Original Opinion
America Goes Back to Sleep on Gun Control, NRA Wide Awake

I spend a considerable amount of time and energy writing about political reality in an attempt to not necessarily become satisfied with it and complacent about it, but to use political reality as a means of changing the system from within. Ignoring reality and plowing ahead with a political agenda is sort of like trying to write a new and interesting song without knowing how to play a musical instrument. You can’t change music without knowing and embracing the basic vocabulary of music, and so it is with politics.
However, there’s one aspect of political and, in this case, social reality that continuously confounds me. Americans, including the most vocal liberal activists in social media and the blogs, have an excruciatingly short attention span.
Yesterday, David Frum linked to several statistics showing that the conversation about gun control has reverted back to December 13, 2012 levels — the day before the Sandy Hook massacre.

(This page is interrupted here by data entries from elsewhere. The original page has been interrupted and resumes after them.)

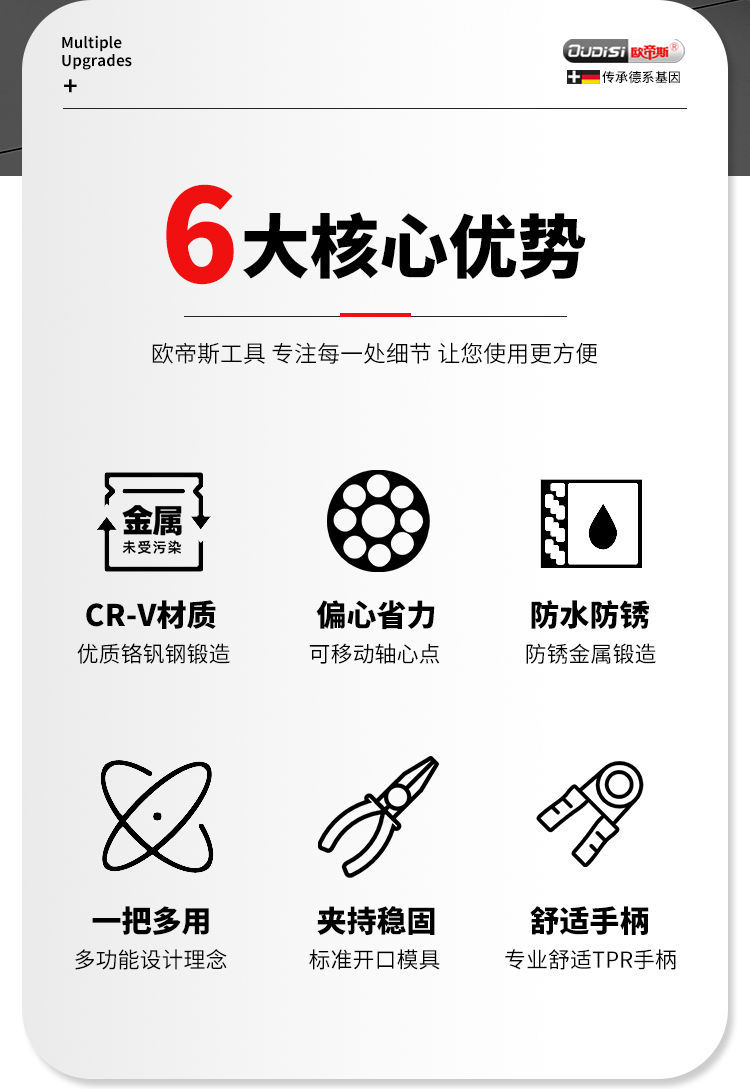 Multiple
Upgrades
+

OUDISI 欧帝斯®
传承德系基因

6大核心优势

欧帝斯工具 专注每一处细节 让您使用更方便

金属
未受污染

CR-V材质
优质铬钒钢锻造

偏心省力
可移动轴心点

防水防锈
防锈金属锻造

一把多用
多功能设计理念

夹持稳固
标准开口模具

舒适手柄
专业舒适TPR手柄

News coverage of gun control. Click to enlarge.
Maybe the answer to that question has to do with viewer demand. No, the press isn’t the only guilty party here. It turns out Twitter mentions of gun control dropped back to pre-Sandy Hook levels. Put another way, we lost interest, too, at least insofar as Twitter users are a somewhat accurate indicator of broader interest.

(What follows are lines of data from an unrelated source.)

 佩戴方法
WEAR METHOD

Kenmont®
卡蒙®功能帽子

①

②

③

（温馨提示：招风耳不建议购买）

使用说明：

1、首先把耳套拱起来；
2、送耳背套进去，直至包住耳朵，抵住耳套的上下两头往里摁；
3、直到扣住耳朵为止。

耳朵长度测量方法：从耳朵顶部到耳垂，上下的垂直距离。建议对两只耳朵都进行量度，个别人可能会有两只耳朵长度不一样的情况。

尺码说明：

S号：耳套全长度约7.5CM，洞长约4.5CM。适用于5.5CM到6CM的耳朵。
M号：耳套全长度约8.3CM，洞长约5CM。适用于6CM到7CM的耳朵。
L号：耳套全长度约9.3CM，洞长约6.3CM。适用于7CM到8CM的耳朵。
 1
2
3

Twitter mentions of gun control. Click to enlarge.
No one can force us to be interested in a topic, especially one as horrifying as Sandy Hook and gun violence, but if you’re asking yourself why there hasn’t been any serious gun control legislation in nearly 20 years, especially considering the sheer volume of mass shootings, it’s the fact that we can seldom retain enough outrage following a tragedy in order to adequately fuel positive changes. Again, that’s not to say we or the news media has to engage in wall-to-wall gun control coverage. But the numbers don’t even show a minor increase in public or media interest. It’s back to business as usual. Nothing.

Killed by firearms on Christmas Day: Alfreddie Gipson, 10 years old, and Sincere Smith, 2 years old.
Meanwhile, the NRA never sleeps.
We can count on the NRA to exploit the predictable receding of public interest to undermine any momentum for new gun laws. Fact. Consequently, we’ll see all kinds of nonsense bills emerging from Congress regarding video games or making sure there are more guns in schools, and all of this strategic ridiculousness will be relentlessly foisted upon the public as serious responses to the problem. Yet the only response is to get the guns, and we’ll only ever get there is to give a shit about gun control — to keep up the pressure on the news media and generate the critical mass necessary for serious change.